Seems like they changed(made worse) in the last update ;(

I changed to diffuser 10 but I get the same error, interestingly the error is mot reproduced in 2.7 SD.

abesmon

Dec 11, 2022

•

edited Dec 11, 2022

using diffusers 0.10.0 fixed the issue for me.

Seems like they changed(made worse) in the last update ;(

What exactly did you change?

I've just forced to install 0.10.0 using pip install --upgrade diffusers==0.10.0 before running application

I think you can achieve same result by changing git+https://github.com/huggingface/diffusers.git to diffusers==0.10.0 in the requirements.txt

Alon77777

Dec 11, 2022

Maybe do not train the text encoder can skip OOM, but will get a result which is not so good

djn93

Dec 11, 2022

I wonder if this is more related to something about the images being used, as I made 10 models successfully and then randomly have been getting this error consistently on the same build.

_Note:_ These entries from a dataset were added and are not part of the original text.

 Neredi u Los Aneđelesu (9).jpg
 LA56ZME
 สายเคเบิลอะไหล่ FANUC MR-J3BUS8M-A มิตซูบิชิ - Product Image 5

Sadly I don't have the source images from my previous models or else I'd try one of those again.

abesmon

Dec 11, 2022

I think not. I have trained successfully with this space on different amount of images for a long time and started getting those errors only yesterday. Just the day diffusers updated to 0.10.2

djn93

Dec 11, 2022

Confirmed on my end that changing git+https://github.com/huggingface/diffusers.git to diffusers==0.10.0 in requirements.txt works. Thanks!

duja1

Dec 11, 2022

•

edited Dec 11, 2022

I've been training models all day and its been working fine, until just now. Now I keep getting the CUDA whatever I try :(.

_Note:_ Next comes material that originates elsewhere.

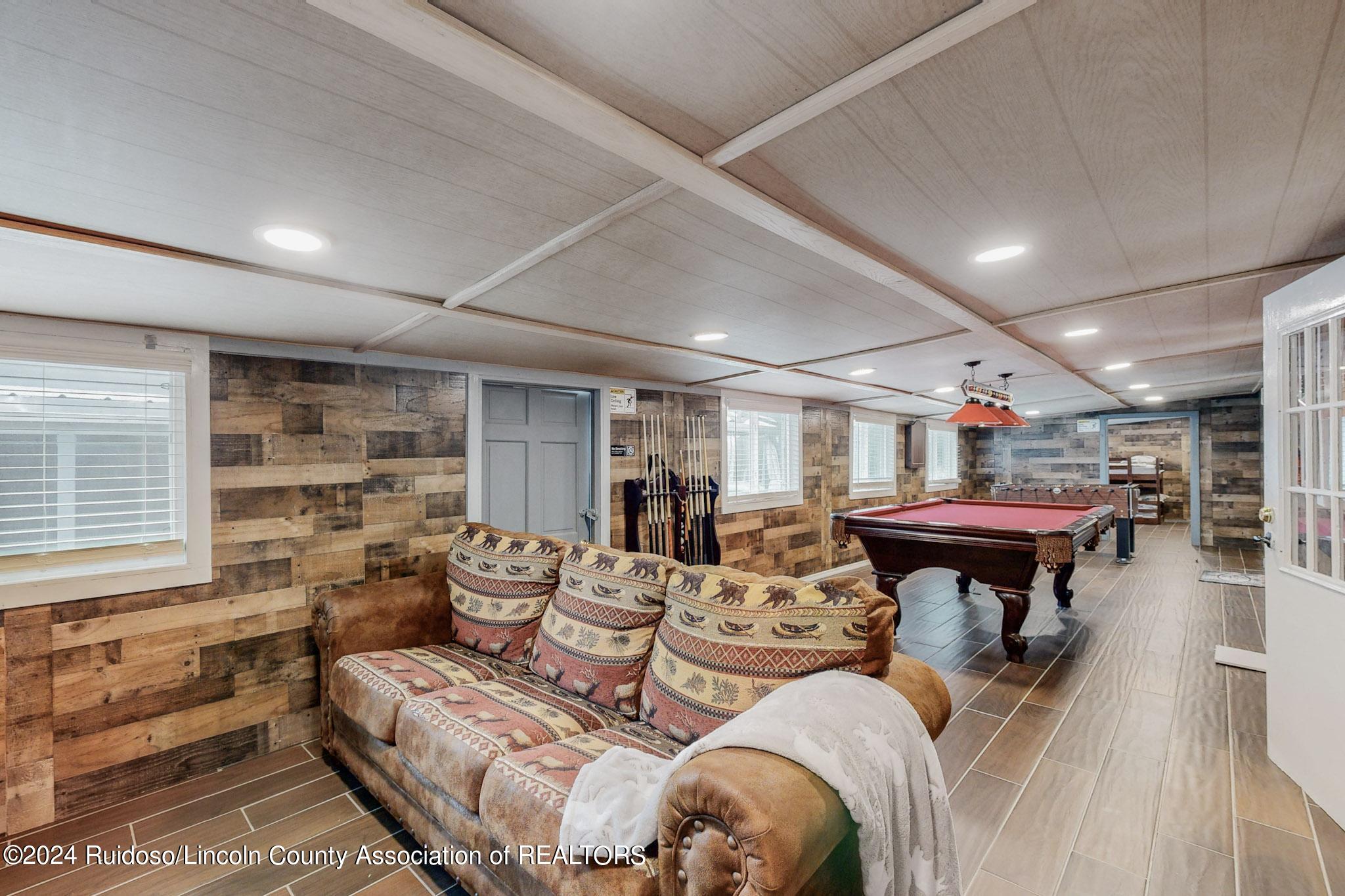 1461 Little Creek Road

edit: Can also confirm that changing git+https://github.com/huggingface/diffusers.git to diffusers==0.10.0 works.

soysauce44

Dec 11, 2022

diffusers==0.10.0 also worked for me :)

JasonGiedymin

Dec 12, 2022

Sorry all, yes changing the requirements.txt (python package dependencies) for diffusers, from pulling the git repo directly (bleeding edge) to a tagged and packaged version such as 0.10 will always be more stable. And in this case works. I always recommend pinning the version so your not pulling bleeding edge code that will most likely break from time to time. Especially since other dependencies may need to be updated as well, in lock step.

darkmentat

Dec 13, 2022

•

edited Dec 13, 2022

Dumb question, how do I change git+https://github.com/huggingface/diffusers.git via the website interface?

Nevermind, didn't realize it was a literal swap. :-)

multimodalart

Owner Dec 13, 2022

•

edited Dec 13, 2022

Hey everyone - this should be working again with all versions of diffusers :)
(You can just duplicate the Space again and get it working)

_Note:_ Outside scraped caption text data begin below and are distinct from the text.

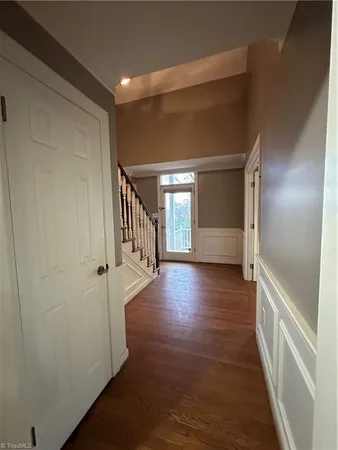 $2,300 | 210 Rhynehardt Road, Advance, NC 27006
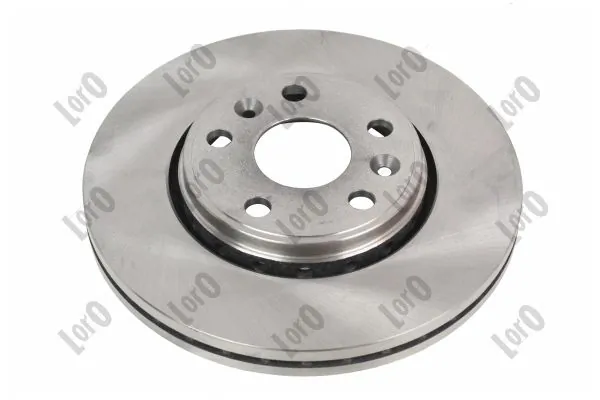 Brake Disc 231-03-221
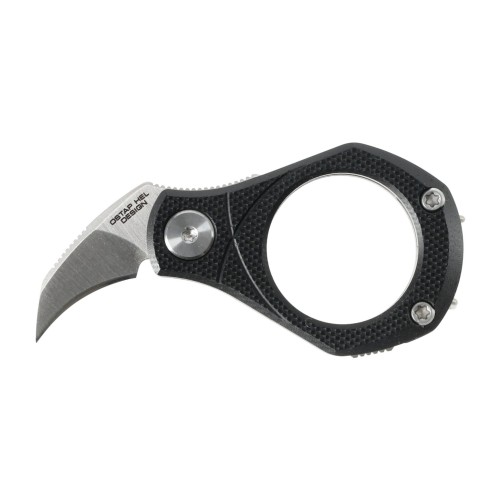 Nóż składany Civivi Pyrus C23038-2- 56153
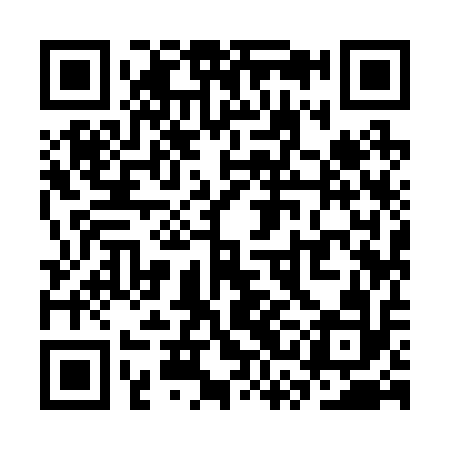 QR code for SSI212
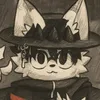 foxy11941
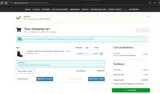 DRMARTENS10 coupon verification screenshot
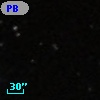 PB  5363
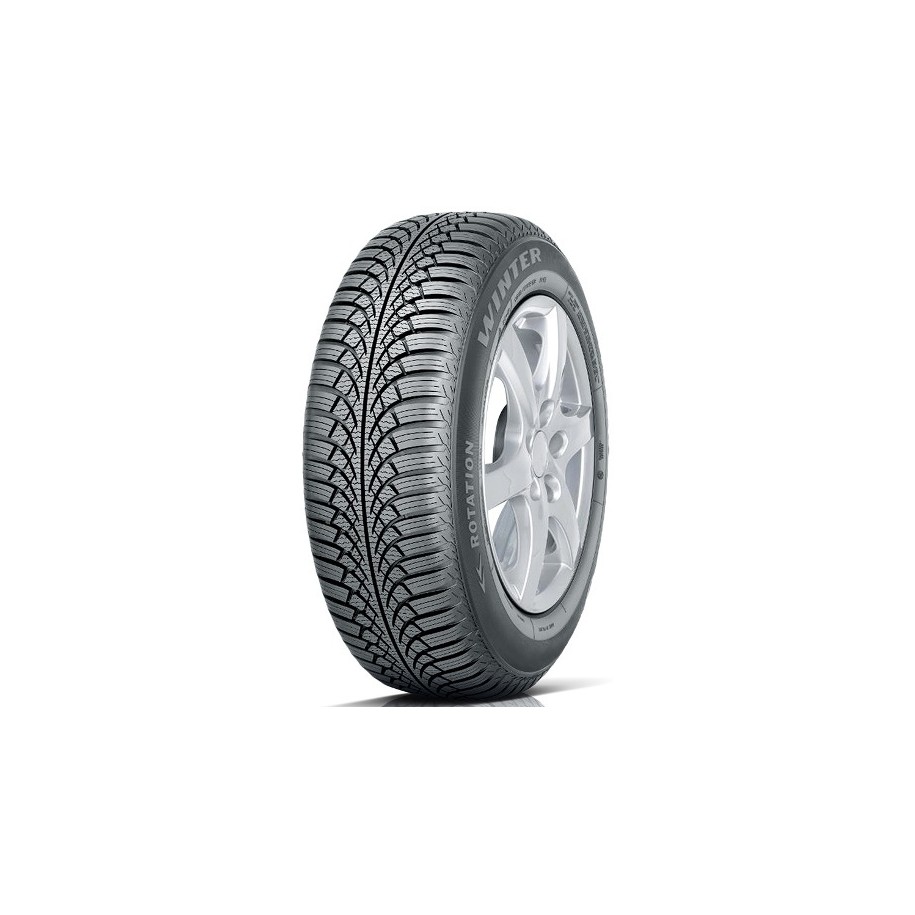 185/65R14 DIPLOMAT WINTER ST 86T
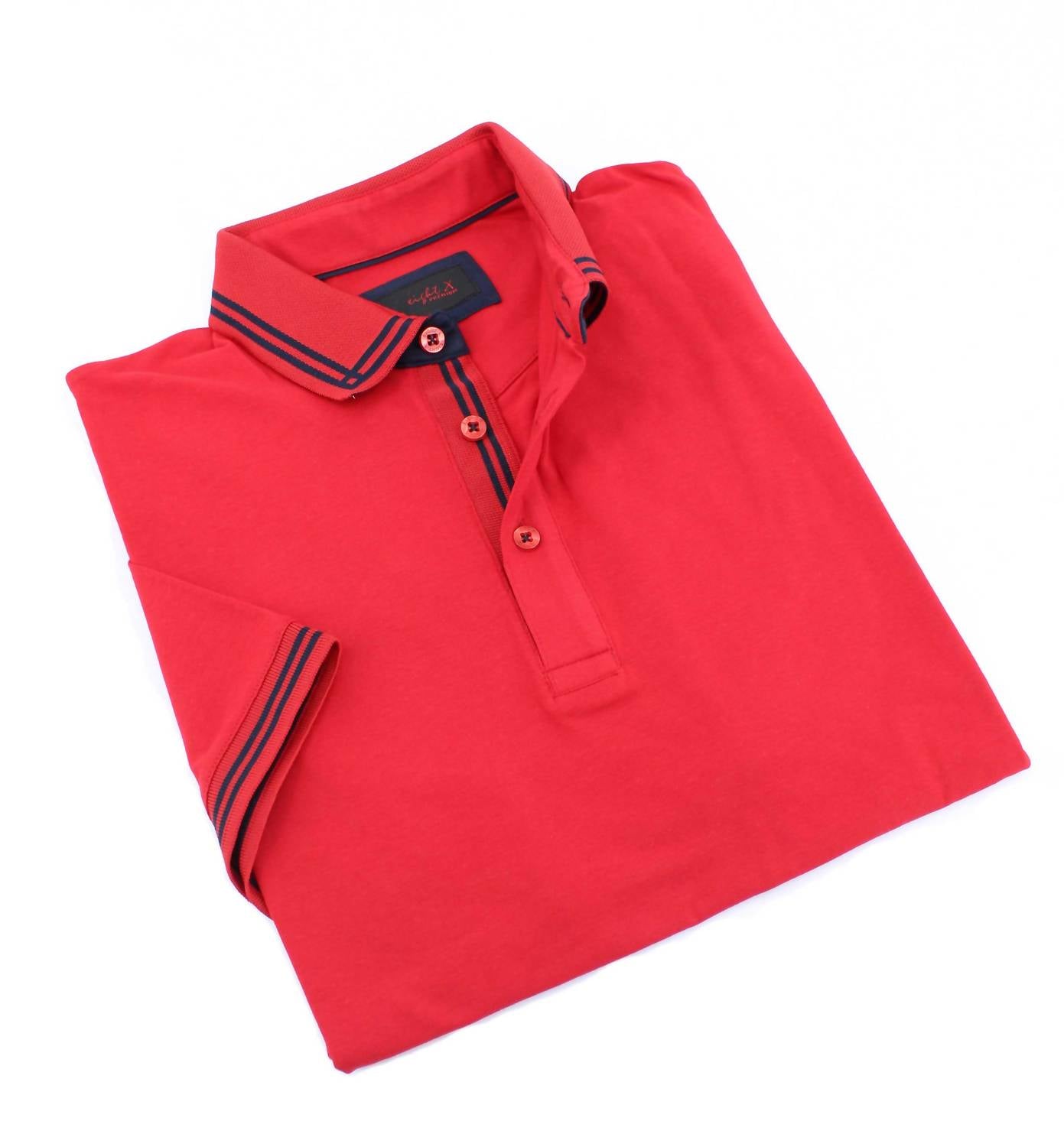 Trim Polo
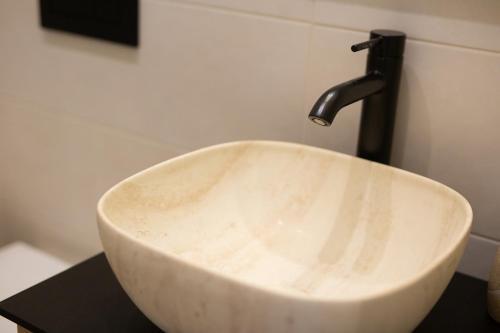 Apartman Placa
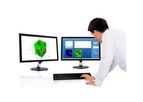 LabSpec - Version 6 - Spectroscopy Suite Software
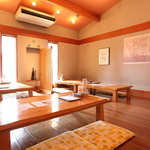 キャメルダイニング - 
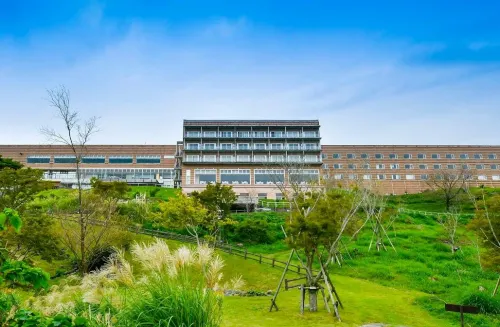 Amafuru-OKA Hotels in Ibusuki
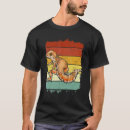 Suche nach leopardgecko tshirts Retro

multimodalart changed discussion status to closed Dec 14, 2022

sebi441988

Dec 29, 2022

Does still not work for me. :-(

stockoptions

Jan 5, 2023

•

edited Jan 5, 2023

I too am still experiencing this issue constantly. Have tried a variety of people and objects with 10-20 512x512 photos each and always get a CUDA out of memory error shortly after beginning. Tried on T4 small, medium and A10 small. Tried using 1.5, 2.1-512 and 2.1-768. Tried to force diffusers 0.10.0 as mentioned above and it still errors out. I factory reboot the space each time after the error.

RuntimeError: CUDA out of memory. Tried to allocate 64.00 MiB (GPU 0; 14.76 GiB total capacity; 13.38 GiB already allocated; 45.75 MiB free; 13.57 GiB reserved in total by PyTorch) If reserved memory is >> allocated memory try setting max_split_size_mb to avoid fragmentation. See documentation for Memory Management and PYTORCH_CUDA_ALLOC_CONF

Any ideas, @multimodalart ? Are the images I'm using to blame?